Combattere, non combattere, con chi, contro chi, per che cosa… Ci hanno pensato per 10 mesi, nessun popolo ha conosciuto un dibattito tanto prolungato e differenziato. Eppure i ‘no’ e i ‘si’, il senso e il non-senso si intrecciano e si bilanciano. Allora, nel 1914-18. Adesso ce la raccontiamo diversa, sembra che tutti la sentissero come una assurda e ‘inutile strage’. Sovrapponiamo il nostro oggi al loro , il W la pace al W la guerra ,che era una -una, e anch’essa molteplice – delle opzioni in campo. Toccherebbe alla storiografia ricercare come fu, cosa si pensava davvero. Ma naturalmente anche lo storico pone le domande e dà delle risposte senza poter districarsi del tutto dal suo presente. “Dinamiche simili”? La guerra non è mai scomparsa dall’orizzonte del possibile. Militare, economica, ideologica, fino alla crociata, ognuno la sua , beninteso, mussulmana o liberista , o quel che è. Quando la misura è colma, le legittimazioni si trovano.
A Bolzano il dibattito sui monumenti dedicati al conflitto, costruiti nel Ventennio fascista, è sempre acceso. Qualcuno vorrebbe addirittura eliminarli. Cosa ne pensa?

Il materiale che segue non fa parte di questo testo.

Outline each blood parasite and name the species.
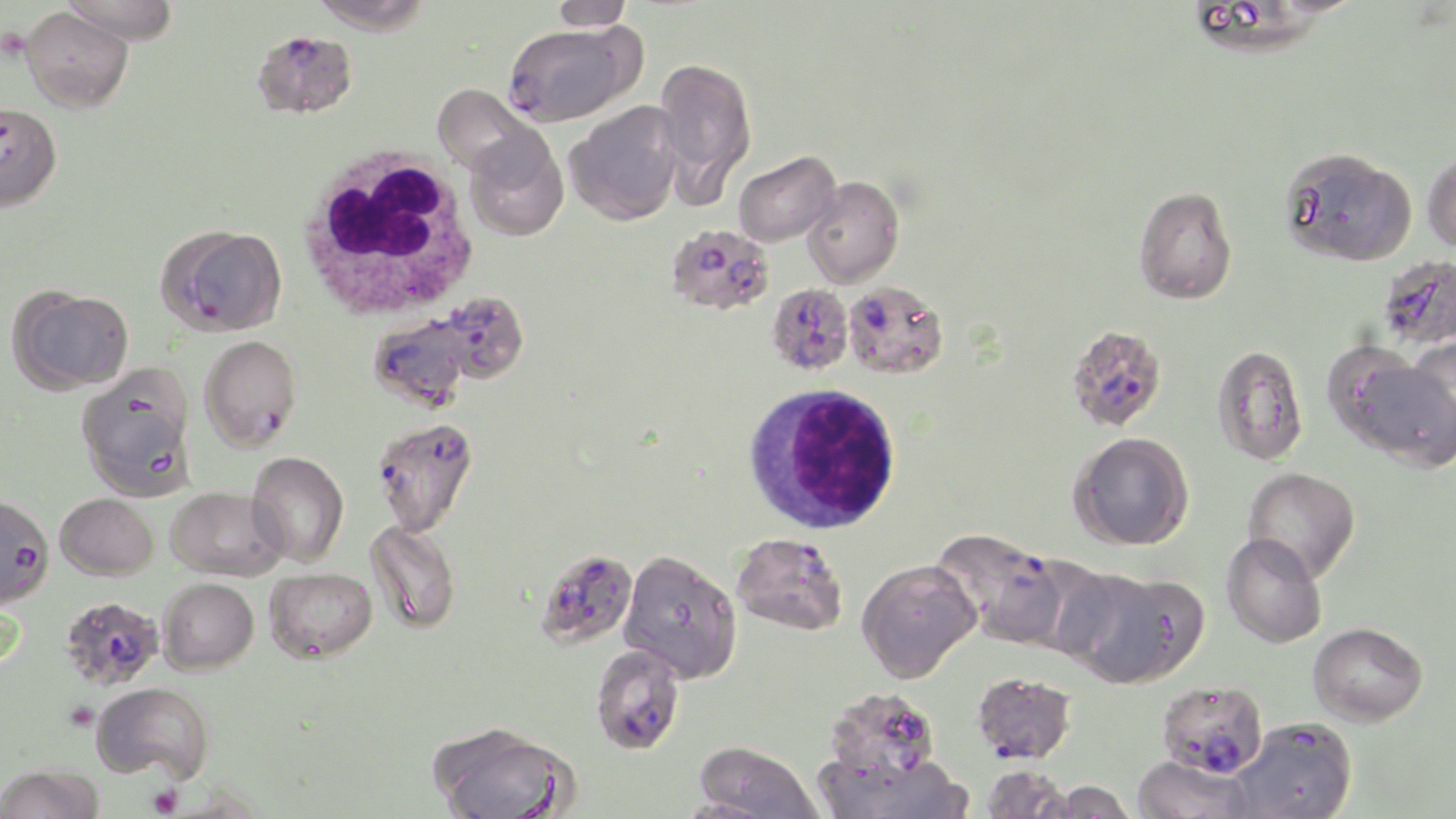
Approximate bounding boxes as named x1/y1/x2/y2 corners in pixels.
Plasmodium falciparum-infected red blood cells (subset): (x1=502, y1=23, x2=637, y2=125), (x1=252, y1=29, x2=359, y2=119), (x1=159, y1=224, x2=287, y2=336), (x1=674, y1=226, x2=778, y2=313), (x1=1377, y1=255, x2=1456, y2=351), (x1=842, y1=281, x2=949, y2=380), (x1=767, y1=282, x2=853, y2=375), (x1=439, y1=291, x2=529, y2=383), (x1=369, y1=314, x2=470, y2=410), (x1=1066, y1=324, x2=1167, y2=431), (x1=200, y1=334, x2=302, y2=452), (x1=370, y1=416, x2=477, y2=536), (x1=0, y1=494, x2=53, y2=608), (x1=933, y1=528, x2=1066, y2=648), (x1=732, y1=532, x2=848, y2=636), (x1=535, y1=548, x2=638, y2=650), (x1=60, y1=596, x2=164, y2=690), (x1=589, y1=644, x2=686, y2=755), (x1=972, y1=671, x2=1077, y2=764), (x1=1156, y1=680, x2=1268, y2=778).
No Plasmodium ovale, Plasmodium malariae, Plasmodium vivax, Babesia divergens, or Trypanosoma brucei observed.

Uninfected red blood cell locations (subset): (x1=62, y1=0, x2=180, y2=45), (x1=309, y1=0, x2=433, y2=35), (x1=550, y1=0, x2=634, y2=31), (x1=1193, y1=0, x2=1326, y2=60), (x1=20, y1=6, x2=133, y2=113), (x1=654, y1=56, x2=757, y2=197), (x1=432, y1=83, x2=535, y2=176), (x1=565, y1=102, x2=683, y2=226), (x1=464, y1=130, x2=569, y2=242), (x1=1279, y1=146, x2=1417, y2=267), (x1=733, y1=149, x2=840, y2=247), (x1=1422, y1=149, x2=1456, y2=254), (x1=801, y1=175, x2=904, y2=287), (x1=1133, y1=185, x2=1238, y2=305), (x1=9, y1=287, x2=133, y2=393), (x1=1395, y1=339, x2=1455, y2=459), (x1=1323, y1=342, x2=1441, y2=459), (x1=1212, y1=344, x2=1309, y2=465), (x1=76, y1=368, x2=198, y2=501), (x1=1069, y1=431, x2=1194, y2=551), (x1=246, y1=450, x2=349, y2=567), (x1=1242, y1=467, x2=1361, y2=583), (x1=166, y1=486, x2=288, y2=581), (x1=56, y1=493, x2=158, y2=580), (x1=364, y1=520, x2=462, y2=634), (x1=1221, y1=533, x2=1327, y2=648), (x1=617, y1=549, x2=743, y2=683), (x1=1004, y1=553, x2=1117, y2=659), (x1=856, y1=558, x2=980, y2=682), (x1=265, y1=567, x2=377, y2=661), (x1=1064, y1=568, x2=1204, y2=690), (x1=158, y1=578, x2=258, y2=674), (x1=1308, y1=621, x2=1428, y2=726), (x1=91, y1=682, x2=214, y2=782), (x1=823, y1=686, x2=941, y2=789), (x1=1229, y1=718, x2=1358, y2=819), (x1=429, y1=720, x2=578, y2=819), (x1=693, y1=741, x2=825, y2=819), (x1=826, y1=752, x2=973, y2=819), (x1=1132, y1=753, x2=1254, y2=819), (x1=0, y1=764, x2=104, y2=819), (x1=980, y1=764, x2=1073, y2=819), (x1=1039, y1=780, x2=1138, y2=818), (x1=672, y1=798, x2=781, y2=819). Platelet locations: (x1=65, y1=700, x2=99, y2=730), (x1=147, y1=784, x2=183, y2=817). White blood cell locations: (x1=295, y1=144, x2=483, y2=323), (x1=742, y1=382, x2=904, y2=535). Slide-level diagnosis: Plasmodium falciparum. Thin blood film. Light microscopy. Image is 1456×819 pixels. Captured at 1000x magnification. Single field of view. May-Grünwald-Giemsa-stained preparation.Outline each Plasmodium vivax-infected red blood cell.
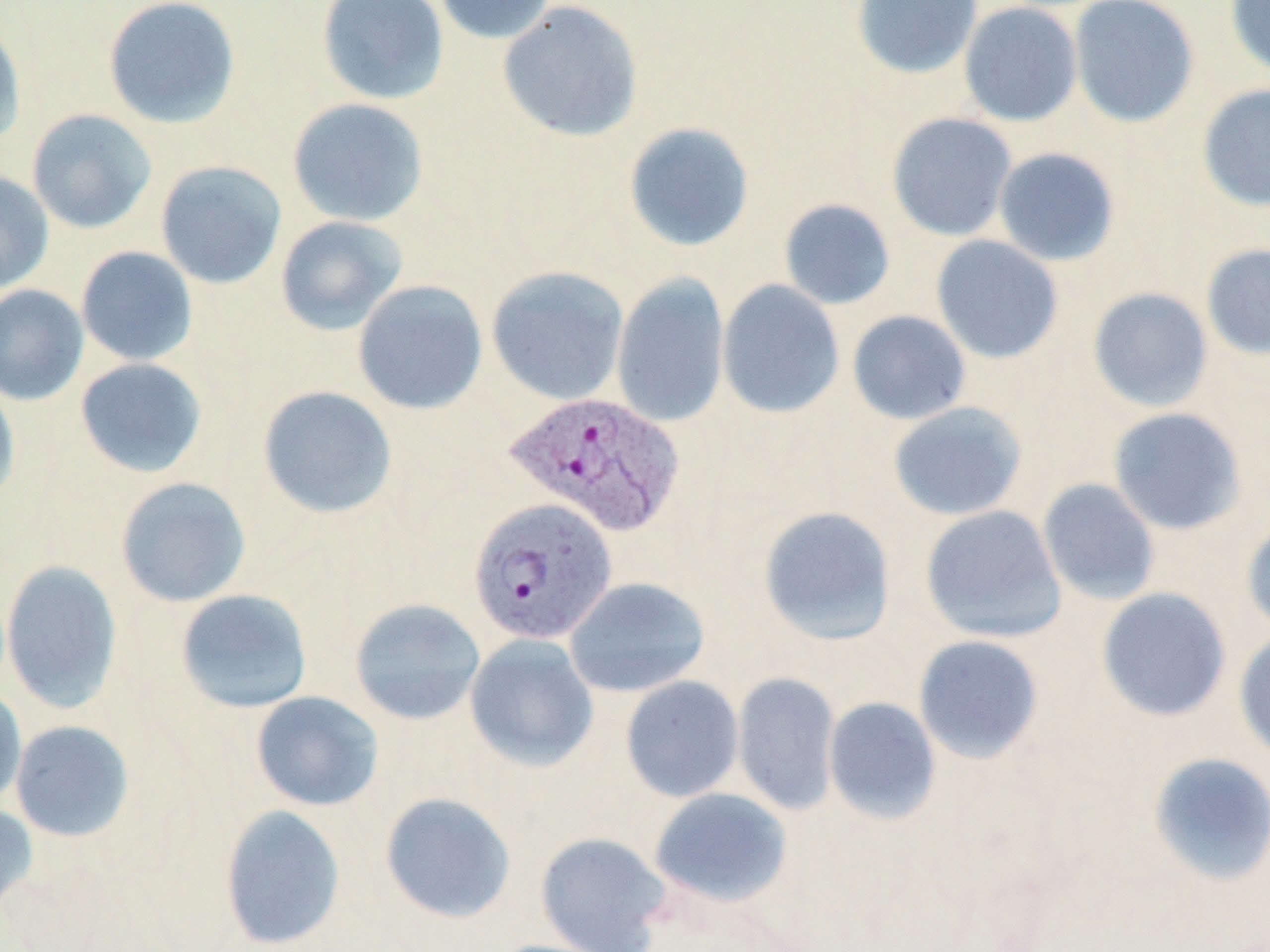

Approximate bounding boxes as named x1/y1/x2/y2 corners in pixels.
Plasmodium vivax-infected red blood cells: (x1=502, y1=391, x2=686, y2=537), (x1=469, y1=498, x2=617, y2=646).

Uninfected red blood cell locations: (x1=102, y1=0, x2=241, y2=130), (x1=317, y1=0, x2=450, y2=106), (x1=432, y1=0, x2=558, y2=45), (x1=850, y1=0, x2=984, y2=80), (x1=1068, y1=0, x2=1200, y2=128), (x1=1224, y1=0, x2=1270, y2=79), (x1=497, y1=1, x2=644, y2=142), (x1=958, y1=2, x2=1083, y2=127), (x1=0, y1=15, x2=27, y2=150), (x1=1196, y1=83, x2=1270, y2=212), (x1=287, y1=98, x2=429, y2=227), (x1=26, y1=108, x2=157, y2=234), (x1=886, y1=112, x2=1017, y2=242), (x1=622, y1=121, x2=755, y2=252), (x1=993, y1=147, x2=1121, y2=266), (x1=155, y1=161, x2=287, y2=289), (x1=0, y1=170, x2=54, y2=294), (x1=778, y1=198, x2=897, y2=310), (x1=275, y1=215, x2=408, y2=336), (x1=930, y1=234, x2=1064, y2=364), (x1=1201, y1=242, x2=1270, y2=362), (x1=76, y1=246, x2=198, y2=366), (x1=486, y1=266, x2=629, y2=406), (x1=611, y1=273, x2=731, y2=429), (x1=352, y1=279, x2=488, y2=415), (x1=717, y1=280, x2=845, y2=419), (x1=0, y1=284, x2=89, y2=406), (x1=1087, y1=287, x2=1214, y2=413), (x1=846, y1=310, x2=971, y2=425), (x1=74, y1=357, x2=208, y2=479), (x1=0, y1=377, x2=20, y2=509), (x1=257, y1=385, x2=398, y2=519), (x1=887, y1=401, x2=1028, y2=521), (x1=1107, y1=407, x2=1246, y2=535), (x1=115, y1=477, x2=251, y2=607), (x1=1037, y1=478, x2=1160, y2=605), (x1=757, y1=505, x2=897, y2=646), (x1=920, y1=505, x2=1066, y2=644), (x1=1241, y1=514, x2=1270, y2=637), (x1=1, y1=559, x2=123, y2=714), (x1=564, y1=576, x2=710, y2=698), (x1=1096, y1=587, x2=1231, y2=722), (x1=175, y1=589, x2=312, y2=714), (x1=349, y1=598, x2=485, y2=726), (x1=1234, y1=629, x2=1270, y2=762), (x1=464, y1=633, x2=599, y2=772), (x1=913, y1=635, x2=1044, y2=764), (x1=732, y1=671, x2=842, y2=816), (x1=620, y1=675, x2=744, y2=802), (x1=0, y1=687, x2=27, y2=809), (x1=250, y1=691, x2=384, y2=812), (x1=823, y1=696, x2=942, y2=825), (x1=10, y1=720, x2=134, y2=842), (x1=1146, y1=751, x2=1270, y2=886), (x1=648, y1=787, x2=793, y2=907), (x1=379, y1=791, x2=517, y2=924), (x1=0, y1=801, x2=38, y2=919), (x1=219, y1=804, x2=346, y2=950), (x1=535, y1=831, x2=672, y2=952). Slide-level diagnosis: Plasmodium vivax. Captured at 1000x magnification. May-Grünwald-Giemsa stain. Image is 1270×952 pixels. Thin blood smear. One field of a larger specimen. Optical microscopy.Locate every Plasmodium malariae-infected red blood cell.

Questi strappi o si fanno subito o non si fanno più: leoni di s. Marco, fasci, busti, epigrafi, buttarli giù fa parte della lotta politica, è rivendicazione e didattica dell’immaginario, esprime rottura e cambio di paradigma. Ma questo si può e persino ‘si deve’ fare al momento giusto, a caldo, non a freddo, ‘durante’ e non dopo. Dopo ridiventano monumenti, belli o brutti che siano, comunque segni dei tempi, e vanno tutelati come tali , in una geografia della memoria che è sempre promiscua e mistilingue.
In che modo la Grande Guerra ha creato le circostanze per la nascita del Fascismo?
Tematiche troppo vaste, non ce la sbrighiamo così. La prima guerra mondiale ha un lascito drammatico e differenziato, non solo da territorio a territorio, ma all’interno di ogni popolo e paese e persino forza politica. Senza automatismi, senza esiti scontati né soluzioni obbligate, né di sinistra né di destra. Il primo dopoguerra è un drammatico e creativo crocevia di opzioni potenziali.